— PROMPT 1 —
From the classroom story, list the words and phrases the narrator remembers using while yelling at the gifted students.
— PROMPT 2 —
Pick up the classroom story about the art teacher and Jeremy after its final sentence and extend it.

— TEXT PROVIDED —
——
But these aren't just your ordinary children, oh no! They're gifted children who attend our Vanguard school on the 3rd floor.

About 5 minutes into their remarkable behavior, I really, really lose it. My mouth starts to move and it is like a freight train! Fortunately, I can't remember all the things I said/yelled, but I do remember using words like pathetic, sad excuse for, disappointed, will no longer be having fun in art, disgusting, rude awakening, and the like. They kept their mouths shut on the way out, probably because they were scared I was gonna pull out a shiv.

Then, 4th grade rolls around. Ay Carumba! Little Jeremy is scheduled to return to school today from the alternative school he had been attending for a couple of months. The kid's crazy and so's his daddy. Jeremy comes into my classroom and sits down well enough, but suddenly leaves class without permission. I go find him in the hallway and he refuses to come in. Finally, I convince him to come back inside, but on his way back in, he tries to knock a bunch of art off the art rack. I say, "Salvador, escort Jeremy to the office."

"I'm not goin'," Jeremy replies.

"You'll go know, or I'll send for the Assistant Principal to come and get you and that won't be pretty." He then complies. 2 seconds later, Salvador comes running back in:

"Miss Queen, Jeremy won't stop running around in circles outside!! I tried to catch him, but I couldn't!"

I step outside. "Jeremy, come in right now. Salvador will go get the Principal to come get you." With this, Jeremy decides to slowly walk to the office.
——
(Dataset excerpts)
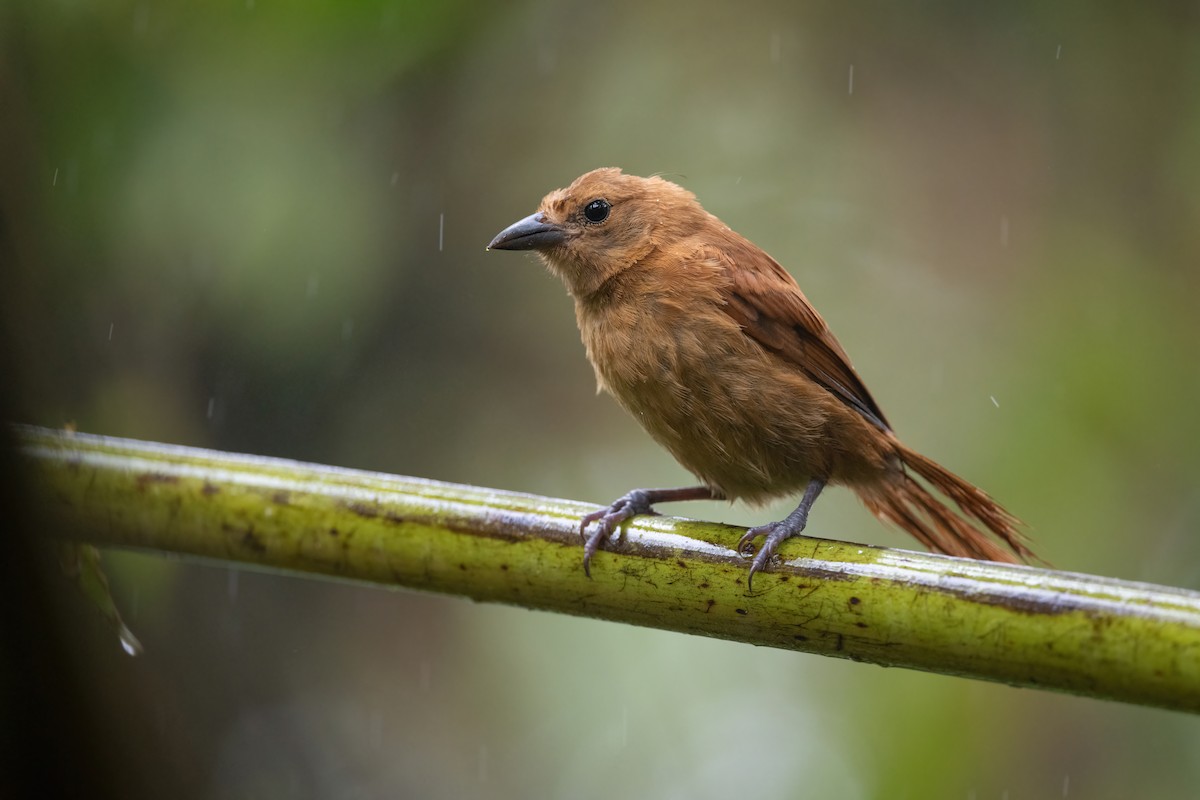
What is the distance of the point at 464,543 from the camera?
1915mm

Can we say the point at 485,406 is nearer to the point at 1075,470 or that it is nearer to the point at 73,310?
the point at 73,310

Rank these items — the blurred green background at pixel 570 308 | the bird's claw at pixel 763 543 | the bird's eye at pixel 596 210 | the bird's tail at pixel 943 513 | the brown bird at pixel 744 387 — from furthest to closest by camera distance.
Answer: the blurred green background at pixel 570 308 → the bird's eye at pixel 596 210 → the brown bird at pixel 744 387 → the bird's tail at pixel 943 513 → the bird's claw at pixel 763 543

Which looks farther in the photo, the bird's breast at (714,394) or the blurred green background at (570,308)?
the blurred green background at (570,308)

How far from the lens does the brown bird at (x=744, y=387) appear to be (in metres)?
2.52

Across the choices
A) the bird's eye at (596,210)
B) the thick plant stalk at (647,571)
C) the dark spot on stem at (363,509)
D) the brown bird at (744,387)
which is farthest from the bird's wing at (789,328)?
the dark spot on stem at (363,509)

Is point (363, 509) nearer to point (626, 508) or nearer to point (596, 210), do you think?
point (626, 508)

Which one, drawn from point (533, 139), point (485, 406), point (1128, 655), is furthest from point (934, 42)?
point (1128, 655)

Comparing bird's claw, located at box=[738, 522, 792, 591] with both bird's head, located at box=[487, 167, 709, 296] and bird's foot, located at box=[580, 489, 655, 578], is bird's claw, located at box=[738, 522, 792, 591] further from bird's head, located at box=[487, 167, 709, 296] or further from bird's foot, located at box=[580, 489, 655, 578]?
bird's head, located at box=[487, 167, 709, 296]

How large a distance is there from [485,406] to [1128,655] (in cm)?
261

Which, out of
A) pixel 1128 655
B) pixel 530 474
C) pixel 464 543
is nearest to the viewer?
pixel 1128 655

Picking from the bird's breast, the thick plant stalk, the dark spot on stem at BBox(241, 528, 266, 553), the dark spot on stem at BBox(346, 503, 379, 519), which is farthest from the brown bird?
the dark spot on stem at BBox(241, 528, 266, 553)

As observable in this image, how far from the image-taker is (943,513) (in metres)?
2.53

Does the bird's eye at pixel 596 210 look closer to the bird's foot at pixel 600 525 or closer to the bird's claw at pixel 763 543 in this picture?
the bird's foot at pixel 600 525

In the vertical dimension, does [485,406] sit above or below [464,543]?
below
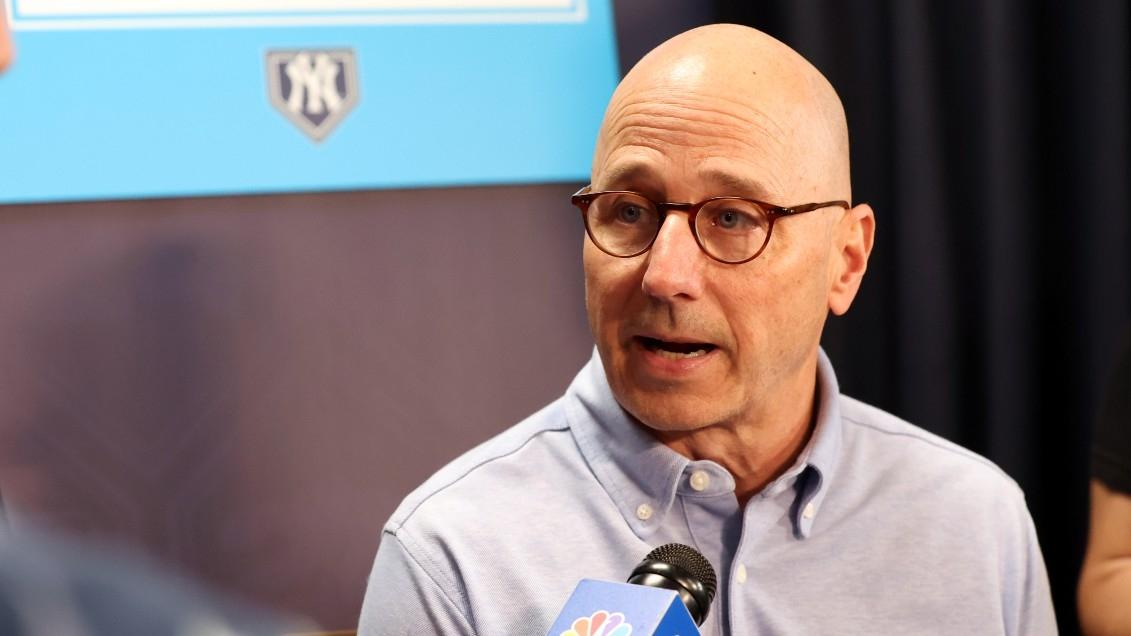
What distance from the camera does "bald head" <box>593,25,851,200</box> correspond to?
1441 mm

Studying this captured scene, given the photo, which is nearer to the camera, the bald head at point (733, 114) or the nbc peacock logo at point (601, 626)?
the nbc peacock logo at point (601, 626)

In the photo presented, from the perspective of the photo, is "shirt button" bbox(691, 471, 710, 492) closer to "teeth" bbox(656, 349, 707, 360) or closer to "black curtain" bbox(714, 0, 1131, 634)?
"teeth" bbox(656, 349, 707, 360)

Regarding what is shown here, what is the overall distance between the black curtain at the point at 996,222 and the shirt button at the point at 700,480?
1091 millimetres

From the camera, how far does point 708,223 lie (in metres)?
1.45

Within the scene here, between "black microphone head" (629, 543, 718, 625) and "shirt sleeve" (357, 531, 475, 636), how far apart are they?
0.41 meters

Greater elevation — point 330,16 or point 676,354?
point 330,16

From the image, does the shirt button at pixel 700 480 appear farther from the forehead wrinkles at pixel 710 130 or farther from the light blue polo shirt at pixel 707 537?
the forehead wrinkles at pixel 710 130

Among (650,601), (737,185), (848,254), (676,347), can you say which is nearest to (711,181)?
(737,185)

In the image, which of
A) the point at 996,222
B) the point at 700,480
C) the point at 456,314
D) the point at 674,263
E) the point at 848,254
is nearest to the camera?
the point at 674,263

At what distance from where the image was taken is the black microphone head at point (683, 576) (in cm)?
107

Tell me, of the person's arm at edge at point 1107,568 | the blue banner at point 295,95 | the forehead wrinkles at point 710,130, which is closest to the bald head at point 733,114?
the forehead wrinkles at point 710,130

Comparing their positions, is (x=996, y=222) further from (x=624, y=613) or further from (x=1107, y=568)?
(x=624, y=613)

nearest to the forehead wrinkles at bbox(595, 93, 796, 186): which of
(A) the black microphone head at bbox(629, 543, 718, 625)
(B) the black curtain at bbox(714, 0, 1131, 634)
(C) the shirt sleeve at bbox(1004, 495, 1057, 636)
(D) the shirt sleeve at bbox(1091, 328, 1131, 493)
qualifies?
(A) the black microphone head at bbox(629, 543, 718, 625)

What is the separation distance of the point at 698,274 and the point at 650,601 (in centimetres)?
——
— FINAL ANSWER 1 —
pathetic, sad excuse for, disappointed, will no longer be having fun in art, disgusting, rude awakening

— FINAL ANSWER 2 —
After class, I go to the office to write the referral and Jeremy is, of course, acting crazy, talkin' back to the secretary, so I say, "Jeremy this is no way to start your first day back. I know you know better!"

Jeremy mumbles with a scowl on his face, "Shut up with your big bushy head!"

(Now, my hair is pretty big, but Jeremy shouldn't have gone there.) I said, "Say that again to my face, Jeremy."

"I ain't scared of you!!!"

Well, this got me all kinds of bent out of shape, so before I knocked that little brat upside the head, I thought that I would instead go eat my lunch and write the referral away from the devil-child who was pushing all my buttons. I turn to leave and Jeremy gets up and blocks the doorway. About this time, the Assistant Principal walks up and nearly loses it when she sees Jeremy, freshly out of alternative school, acting as though his two months in kiddie lock-down taught him nothing. He got suspended for 3 days.

Then, after lunch there was KD - the Kindergarten class from hell. Hsunta had a breakdown and tried to beat up Ruby who wouldn't stop crossing her eyes at Hsunta. Jeremiah also had a breakdown and refused to come out of the corner. Arthur was crying and so was Annienell, both apparently for no reason. Reynoldo decided that it would be funny if he just yelled out, "No!" every time I asked him to do something. And Ernest was, as always, incredibly earnest. There was one point in this class where I thought they would actually take me over, and honestly, defeat was nearer than I would like to admit, but somehow I triumphed and we were able to paint some post-modernist masterpieces.

After school, at rehearsal for our end-of-the-year play, I left the auditorium to run to the office. When I came back, a fellow teacher told me that the kids were acting all kinds of crazy. So, I yelled at them and told them how disappointed I was, etc. And two 5th graders started crying. One almost hyperventilated.

Now, if all that won't drive you to drinking, I don't know what will. So, this summer, when I write about how I'm lying around in my underwear, watching TV and you all are like, "Queen, I hate you with all your time off (and your big bushy head)!!!" Remember this post. Remember. My time off is not for me, it is for the children. Because if I had to spend 12 months of the year with those kids, they'd probably all have to be hospitalized...for severe bruising upside the head.